Simultaneous allocation of 1Gb and 2 M HugePages break VMs launching

Bug #1566293 reported by Ksenia Svechnikova
10
This bug affects 1 person
Affects Status Importance Assigned to Milestone
Fuel for OpenStack
Fix Committed
High
Sergey Kolekonov
Mitaka
Fix Released
High
Ivan Berezovskiy
Newton
Fix Committed
High
Sergey Kolekonov

Bug Description

ISO 9.0 150 - version http://paste.openstack.org/show/492973/

Steps to reproduce:

    Prepare 2+1 nodes

[root@fuel ~]# fuel node --env 2
id | status | name | cluster | ip | mac | roles | pending_roles | online | group_id
---|--------|------------------|---------|-----------|-------------------|-----------------|---------------|--------|---------
5 | ready | Untitled (58:06) | 2 | 10.20.0.6 | 0c:c4:7a:6c:58:06 | cinder, compute | | True | 2
2 | ready | Untitled (55:2c) | 2 | 10.20.0.5 | 0c:c4:7a:34:55:2c | cinder, compute | | True | 2
6 | ready | Untitled (53:8e) | 2 | 10.20.0.4 | 0c:c4:7a:34:53:8e | controller | | True | 2

    There are 4 NUMA nodes on compute node-2. Allocate Nova Huge pages: 2.0 MB - 2030 and 1.0 GB - 10
    Deploy env
    Verify HP are present on node-2
    Create an aggregate for compute nodes with huge pages and CPU pinning:

nova aggregate-create performance_3_cpu
nova aggregate-set-metadata performance_3_cpur hpgs=true
nova aggregate-set-metadata performance_3_cpu pinned=true

    Add hosts to them:

nova aggregate-add-host performance_3_cpu node-2.domain.tld

    Create new flavors for instances with hugepages for each HP on the hosts:

nova flavor-create h1.huge.hpgs auto 512 1 1
nova flavor-create h1.small.hpgs auto 1024 1 1

nova flavor-key h1.huge.hpgs set hw:mem_page_size=1048576
nova flavor-key h1.huge.hpgs set aggregate_instance_extra_specs:hpgs=true

nova flavor-key h1.small.hpgs set hw:mem_page_size=2048
nova flavor-key h1.small.hpgs set aggregate_instance_extra_specs:hpgs=true

    Add to the flavors requirement for the CPU pinning:

nova flavor-key h1.huge.hpgs set hw:cpu_policy=dedicated
nova flavor-key h1.huge.hpgs set aggregate_instance_extra_specs:pinned=true

nova flavor-key h1.small.hpgs set hw:cpu_policy=dedicated
nova flavor-key h1.small.hpgs set aggregate_instance_extra_specs:pinned=true

    Create instance with 2M flavor HP size
    Delete instace
    Create instance with 1Gb flavor size

Expected result:

   VMs are created

Actual result:

Vm with 1Gb is in Error state with "No valid host" error.

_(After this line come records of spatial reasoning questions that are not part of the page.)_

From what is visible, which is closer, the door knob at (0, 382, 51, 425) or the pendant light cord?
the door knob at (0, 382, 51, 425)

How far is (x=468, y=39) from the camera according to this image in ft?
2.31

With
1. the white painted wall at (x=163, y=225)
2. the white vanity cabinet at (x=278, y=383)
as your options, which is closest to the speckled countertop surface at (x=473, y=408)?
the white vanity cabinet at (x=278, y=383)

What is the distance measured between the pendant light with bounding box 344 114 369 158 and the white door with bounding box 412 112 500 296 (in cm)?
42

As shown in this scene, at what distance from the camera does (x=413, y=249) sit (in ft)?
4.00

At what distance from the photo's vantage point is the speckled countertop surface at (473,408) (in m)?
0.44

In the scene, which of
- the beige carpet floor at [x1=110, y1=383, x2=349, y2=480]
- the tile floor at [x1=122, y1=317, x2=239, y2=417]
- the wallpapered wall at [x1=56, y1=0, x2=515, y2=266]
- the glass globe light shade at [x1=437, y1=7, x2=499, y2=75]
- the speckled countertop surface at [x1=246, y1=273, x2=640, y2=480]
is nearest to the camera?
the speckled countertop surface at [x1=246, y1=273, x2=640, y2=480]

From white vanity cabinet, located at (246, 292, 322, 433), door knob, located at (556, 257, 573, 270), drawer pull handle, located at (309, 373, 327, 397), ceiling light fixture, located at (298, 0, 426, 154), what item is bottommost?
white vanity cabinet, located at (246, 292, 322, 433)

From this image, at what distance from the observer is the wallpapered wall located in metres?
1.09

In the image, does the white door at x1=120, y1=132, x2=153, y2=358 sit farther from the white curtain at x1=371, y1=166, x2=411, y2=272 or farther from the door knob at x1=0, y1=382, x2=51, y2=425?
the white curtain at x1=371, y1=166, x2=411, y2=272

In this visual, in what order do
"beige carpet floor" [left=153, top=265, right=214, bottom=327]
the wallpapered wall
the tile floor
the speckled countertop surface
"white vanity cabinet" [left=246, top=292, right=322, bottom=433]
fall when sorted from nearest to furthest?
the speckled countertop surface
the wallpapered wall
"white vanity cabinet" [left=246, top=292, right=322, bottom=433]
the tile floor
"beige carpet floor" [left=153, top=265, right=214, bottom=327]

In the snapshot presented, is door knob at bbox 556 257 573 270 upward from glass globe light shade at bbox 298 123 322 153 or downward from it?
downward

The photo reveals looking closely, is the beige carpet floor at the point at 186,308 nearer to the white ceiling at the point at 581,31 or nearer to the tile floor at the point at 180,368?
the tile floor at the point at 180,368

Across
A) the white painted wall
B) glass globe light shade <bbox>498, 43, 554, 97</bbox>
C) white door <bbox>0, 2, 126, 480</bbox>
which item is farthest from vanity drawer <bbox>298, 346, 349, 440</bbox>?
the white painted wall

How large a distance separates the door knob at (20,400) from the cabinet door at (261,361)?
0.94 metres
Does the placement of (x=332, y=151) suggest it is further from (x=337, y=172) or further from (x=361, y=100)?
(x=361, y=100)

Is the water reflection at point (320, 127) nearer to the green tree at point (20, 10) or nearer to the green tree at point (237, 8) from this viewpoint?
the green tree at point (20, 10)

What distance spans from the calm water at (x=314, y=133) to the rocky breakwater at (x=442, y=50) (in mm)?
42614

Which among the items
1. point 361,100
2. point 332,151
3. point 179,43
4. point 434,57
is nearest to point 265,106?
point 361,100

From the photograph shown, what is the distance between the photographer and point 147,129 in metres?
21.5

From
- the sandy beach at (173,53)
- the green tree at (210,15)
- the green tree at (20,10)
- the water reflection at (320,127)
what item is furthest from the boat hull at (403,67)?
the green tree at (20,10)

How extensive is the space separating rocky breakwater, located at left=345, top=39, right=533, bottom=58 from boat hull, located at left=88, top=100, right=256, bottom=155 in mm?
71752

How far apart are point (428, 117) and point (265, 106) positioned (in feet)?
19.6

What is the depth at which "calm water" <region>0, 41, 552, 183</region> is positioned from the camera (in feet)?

From libvirt log (node-2): qemuBuildNumaArgStr:6760 : internal error: Unable to find any usable hugetlbfs mount for 1048576 KiB

No mount point for 1Gb HugePages are present

summary: - Simultaneously allocation 1Gb and 2 M HugePages prevent launching VM
+ Simultaneous allocation of 1Gb and 2 M HugePages break VMs launching
description: updated
Revision history for this message
Arthur Svechnikov (asvechnikov) wrote :

From node-2:

 root@node-2:~# mount
 /dev/mapper/os-root on / type ext4 (rw,errors=panic)
 proc on /proc type proc (rw,noexec,nosuid,nodev)
 sysfs on /sys type sysfs (rw,noexec,nosuid,nodev)
 none on /sys/fs/cgroup type tmpfs (rw)
 none on /sys/fs/fuse/connections type fusectl (rw)
 none on /sys/kernel/debug type debugfs (rw)
 none on /sys/kernel/security type securityfs (rw)
 udev on /dev type devtmpfs (rw,mode=0755)
 devpts on /dev/pts type devpts (rw,noexec,nosuid,gid=5,mode=0620)
 tmpfs on /run type tmpfs (rw,noexec,nosuid,size=10%,mode=0755)
 none on /run/lock type tmpfs (rw,noexec,nosuid,nodev,size=5242880)
 none on /run/shm type tmpfs (rw,nosuid,nodev)
 none on /run/user type tmpfs (rw,noexec,nosuid,nodev,size=104857600,mode=0755)
 none on /sys/fs/pstore type pstore (rw)
 /dev/sda3 on /boot type ext2 (rw)
 /dev/mapper/vm-nova on /var/lib/nova type xfs (rw)
 systemd on /sys/fs/cgroup/systemd type cgroup (rw,noexec,nosuid,nodev,none,name=systemd)
 hugetlbfs-kvm on /run/hugepages/kvm type hugetlbfs (rw,mode=775,gid=114)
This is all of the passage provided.